Similarly, Chang-beom Yoon from Upbit’s Investor Protection Center believes regulation should be viewed through a long-term lens:
“Short-term liquidity might not surge immediately, but the law strengthens market stability. In time, this could attract institutional players and fuel sustainable innovation.”
Former prosecutor Myeong-woon Kim adds that past cases — like the $1.4 trillion Haru Invest freeze or massive price manipulation scandals — exposed gaps in existing laws. The new act fills those voids by creating clear legal accountability for fraudulent behavior in virtual asset transactions.
He concludes:
“Some say banning market-making or mandating real-time reporting will shrink trading activity. But fairness and transparency will ultimately make the ecosystem more resilient — and more vibrant.”
Frequently Asked Questions (FAQ)
Q: Will hundreds of tokens be delisted in July?
A: No evidence supports mass delistings. While DAXA is reviewing 1,333 assets over six months, changes will be gradual. Major exchanges have already aligned with key criteria.
Q: Does the new law ban all market-making activities?
A: It restricts unfair market-making practices that manipulate prices or mislead investors. Legitimate liquidity provision remains permissible under strict oversight.
Q: How does cold wallet storage protect me?
A: Cold wallets are offline and immune to remote hacks. Requiring 80% of funds to be stored this way drastically reduces risk of large-scale theft.
Q: What happens if my exchange goes bankrupt?
A: Banks acting as deposit managers will publish payout details publicly. Users can claim funds directly after verification — no need to wait for court proceedings.
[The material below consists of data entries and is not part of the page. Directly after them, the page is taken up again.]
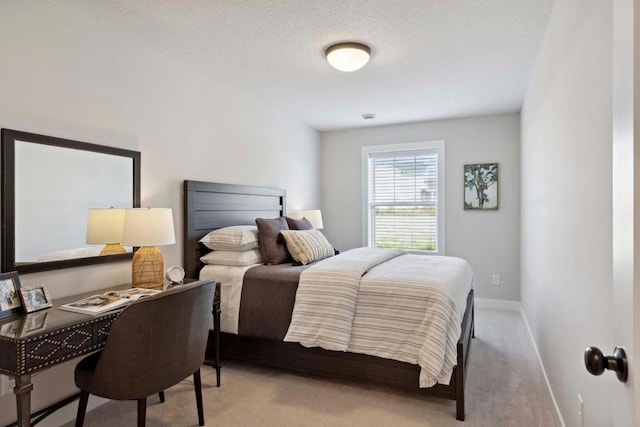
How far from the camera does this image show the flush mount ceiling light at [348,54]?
270 centimetres

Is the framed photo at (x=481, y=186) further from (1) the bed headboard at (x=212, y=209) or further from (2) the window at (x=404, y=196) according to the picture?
(1) the bed headboard at (x=212, y=209)

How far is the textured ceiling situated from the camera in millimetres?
2266

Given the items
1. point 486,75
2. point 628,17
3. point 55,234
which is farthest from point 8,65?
point 486,75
Q: Are foreign tokens safe from delisting?
A: Tokens listed on IOSCO-recognized exchanges for over two years may benefit from relaxed review processes under DAXA’s alternative framework.
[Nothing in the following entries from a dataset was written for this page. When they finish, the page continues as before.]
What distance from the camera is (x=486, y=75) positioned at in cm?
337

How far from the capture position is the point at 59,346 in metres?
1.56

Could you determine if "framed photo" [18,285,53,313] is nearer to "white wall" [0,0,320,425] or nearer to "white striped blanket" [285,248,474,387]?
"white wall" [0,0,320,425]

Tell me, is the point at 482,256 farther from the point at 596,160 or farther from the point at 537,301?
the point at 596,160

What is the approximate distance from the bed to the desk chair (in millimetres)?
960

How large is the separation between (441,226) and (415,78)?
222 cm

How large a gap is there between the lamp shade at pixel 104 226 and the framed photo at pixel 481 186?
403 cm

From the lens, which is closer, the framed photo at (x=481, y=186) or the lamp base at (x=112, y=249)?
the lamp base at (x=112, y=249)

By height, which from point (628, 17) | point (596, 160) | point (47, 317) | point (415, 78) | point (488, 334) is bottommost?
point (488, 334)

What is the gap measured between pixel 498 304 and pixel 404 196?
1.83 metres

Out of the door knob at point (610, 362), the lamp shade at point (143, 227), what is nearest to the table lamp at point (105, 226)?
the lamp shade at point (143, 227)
Q: Is South Korea becoming more crypto-friendly?
A: Yes — through structured regulation. By prioritizing user protection and market fairness, Korea aims to build a trusted environment that attracts both retail and institutional capital.
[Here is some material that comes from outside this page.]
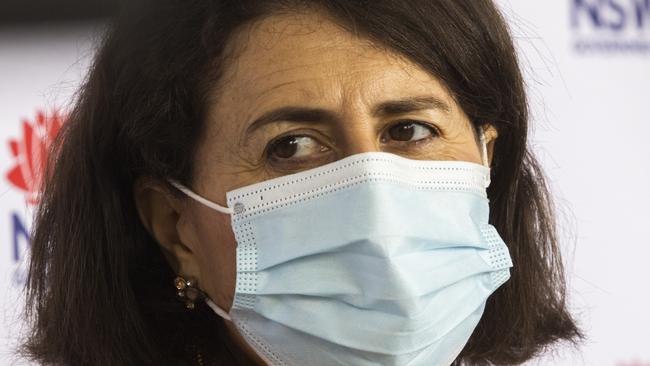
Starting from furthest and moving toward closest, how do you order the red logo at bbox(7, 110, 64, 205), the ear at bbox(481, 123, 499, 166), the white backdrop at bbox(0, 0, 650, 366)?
the white backdrop at bbox(0, 0, 650, 366), the red logo at bbox(7, 110, 64, 205), the ear at bbox(481, 123, 499, 166)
Final Thoughts: A New Era of Trust
The rollout of South Korea’s Virtual Asset User Protection Act marks a turning point — not an endpoint. While rumors caused short-term volatility, the reality is a carefully orchestrated transition toward accountability and transparency.
For users, this means greater security and recourse. For exchanges, it demands higher operational standards. And for innovators, it offers a clearer path to legitimacy.
As global regulators watch closely, South Korea may soon serve as a model for balancing innovation with investor safety — proving that strong rules don’t kill markets; they strengthen them.